5) A thermal power station shall be capable of self-starting at least one unit after a
forced shut down without support from the external grid.
6) The first unit shall be capable of energising a portion of the power system within
four hours of shutdown.
B) Technical Requirements For Black Start Facilities
1) Each black start facility shall be available at least 90% of the year as long as
maintenance and repairs are coordinated such that there is at least one
facility available all the time.
2) Geographical location of a unit capable of black starting has to allow for
restoration without technical constraints.
3) The station shall conduct periodic diesel generator compliance monitoring
tests as required by the System Operator. These tests include testing the self-
start facility and monitoring fuel and water levels.

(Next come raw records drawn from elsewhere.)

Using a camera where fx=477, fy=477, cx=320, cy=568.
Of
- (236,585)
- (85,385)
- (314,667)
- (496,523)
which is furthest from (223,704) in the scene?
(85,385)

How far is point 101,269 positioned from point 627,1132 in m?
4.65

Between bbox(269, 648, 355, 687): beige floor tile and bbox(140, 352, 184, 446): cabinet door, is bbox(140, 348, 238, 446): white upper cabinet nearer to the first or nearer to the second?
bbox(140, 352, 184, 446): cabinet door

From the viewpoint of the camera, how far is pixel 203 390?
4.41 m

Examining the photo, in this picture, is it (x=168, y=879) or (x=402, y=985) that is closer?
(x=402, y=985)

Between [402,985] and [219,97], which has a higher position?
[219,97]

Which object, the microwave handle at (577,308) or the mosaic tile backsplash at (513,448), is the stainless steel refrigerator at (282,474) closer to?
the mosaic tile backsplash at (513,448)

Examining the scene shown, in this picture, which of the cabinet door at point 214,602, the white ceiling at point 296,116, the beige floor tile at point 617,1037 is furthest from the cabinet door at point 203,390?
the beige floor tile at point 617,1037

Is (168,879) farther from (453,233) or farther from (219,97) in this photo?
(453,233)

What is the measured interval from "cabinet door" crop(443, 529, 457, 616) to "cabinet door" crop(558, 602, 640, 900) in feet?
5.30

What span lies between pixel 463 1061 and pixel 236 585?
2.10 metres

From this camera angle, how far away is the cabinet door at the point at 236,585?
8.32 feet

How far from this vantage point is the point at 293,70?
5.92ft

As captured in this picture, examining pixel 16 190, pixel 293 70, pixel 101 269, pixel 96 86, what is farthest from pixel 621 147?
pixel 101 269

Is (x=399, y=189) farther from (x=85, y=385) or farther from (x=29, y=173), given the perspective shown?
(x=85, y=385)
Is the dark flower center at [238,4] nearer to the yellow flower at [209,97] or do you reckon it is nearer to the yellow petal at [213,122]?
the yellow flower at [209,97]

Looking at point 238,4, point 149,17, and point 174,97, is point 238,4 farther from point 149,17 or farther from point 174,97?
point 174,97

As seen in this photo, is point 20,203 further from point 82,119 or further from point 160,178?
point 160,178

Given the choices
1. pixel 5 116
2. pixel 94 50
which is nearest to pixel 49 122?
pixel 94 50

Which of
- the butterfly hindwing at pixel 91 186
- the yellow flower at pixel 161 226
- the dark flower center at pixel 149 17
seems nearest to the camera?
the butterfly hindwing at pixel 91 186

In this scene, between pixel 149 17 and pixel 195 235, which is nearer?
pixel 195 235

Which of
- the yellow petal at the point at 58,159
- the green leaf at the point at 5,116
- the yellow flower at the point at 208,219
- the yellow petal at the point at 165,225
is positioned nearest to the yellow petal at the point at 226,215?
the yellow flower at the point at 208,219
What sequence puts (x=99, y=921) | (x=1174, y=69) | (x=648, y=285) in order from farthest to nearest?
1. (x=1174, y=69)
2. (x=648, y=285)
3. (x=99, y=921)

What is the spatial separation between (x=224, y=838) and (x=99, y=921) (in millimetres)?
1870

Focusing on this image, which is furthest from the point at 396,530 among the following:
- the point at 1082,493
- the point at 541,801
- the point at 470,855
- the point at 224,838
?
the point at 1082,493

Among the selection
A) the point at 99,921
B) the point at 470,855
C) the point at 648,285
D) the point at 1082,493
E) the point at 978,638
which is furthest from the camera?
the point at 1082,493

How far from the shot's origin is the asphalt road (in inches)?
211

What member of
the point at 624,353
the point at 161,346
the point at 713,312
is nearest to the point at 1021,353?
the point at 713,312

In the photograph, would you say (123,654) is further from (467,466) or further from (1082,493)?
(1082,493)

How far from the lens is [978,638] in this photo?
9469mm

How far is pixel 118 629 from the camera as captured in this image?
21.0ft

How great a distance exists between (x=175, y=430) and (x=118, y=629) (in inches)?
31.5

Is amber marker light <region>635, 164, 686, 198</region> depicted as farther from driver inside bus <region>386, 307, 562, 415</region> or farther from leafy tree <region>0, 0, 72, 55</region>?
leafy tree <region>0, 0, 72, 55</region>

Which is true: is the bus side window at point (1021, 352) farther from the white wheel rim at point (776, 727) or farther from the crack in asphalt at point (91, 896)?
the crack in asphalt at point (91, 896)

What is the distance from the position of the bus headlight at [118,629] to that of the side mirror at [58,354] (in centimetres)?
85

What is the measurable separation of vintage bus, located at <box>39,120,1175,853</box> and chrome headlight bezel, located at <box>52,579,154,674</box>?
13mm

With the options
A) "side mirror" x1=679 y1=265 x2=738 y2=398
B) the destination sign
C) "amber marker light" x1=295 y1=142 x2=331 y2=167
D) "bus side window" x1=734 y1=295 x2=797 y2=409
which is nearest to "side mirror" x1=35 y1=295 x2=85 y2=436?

Periodic self-start tests involve;
Full Speed No Load [FSNL] – run machine once a week for 2 hours
Full Speed Base Load [FSBL] – run machine once a month for 3 hours
o The tests are done to “heat soak” the machines, so reducing the
risk of rotor and stator misalignment of the diesel generator.
4) There shall have sufficient water/fuel for three black start attempts on the unit
at all times.
5) Units contracted for black start shall be capable of providing sufficient reactive
power support to control the declared transmission voltages between ±5% of
nominal voltage.
6) The unit shall be capable of picking up load blocks of 30 to 50 MW.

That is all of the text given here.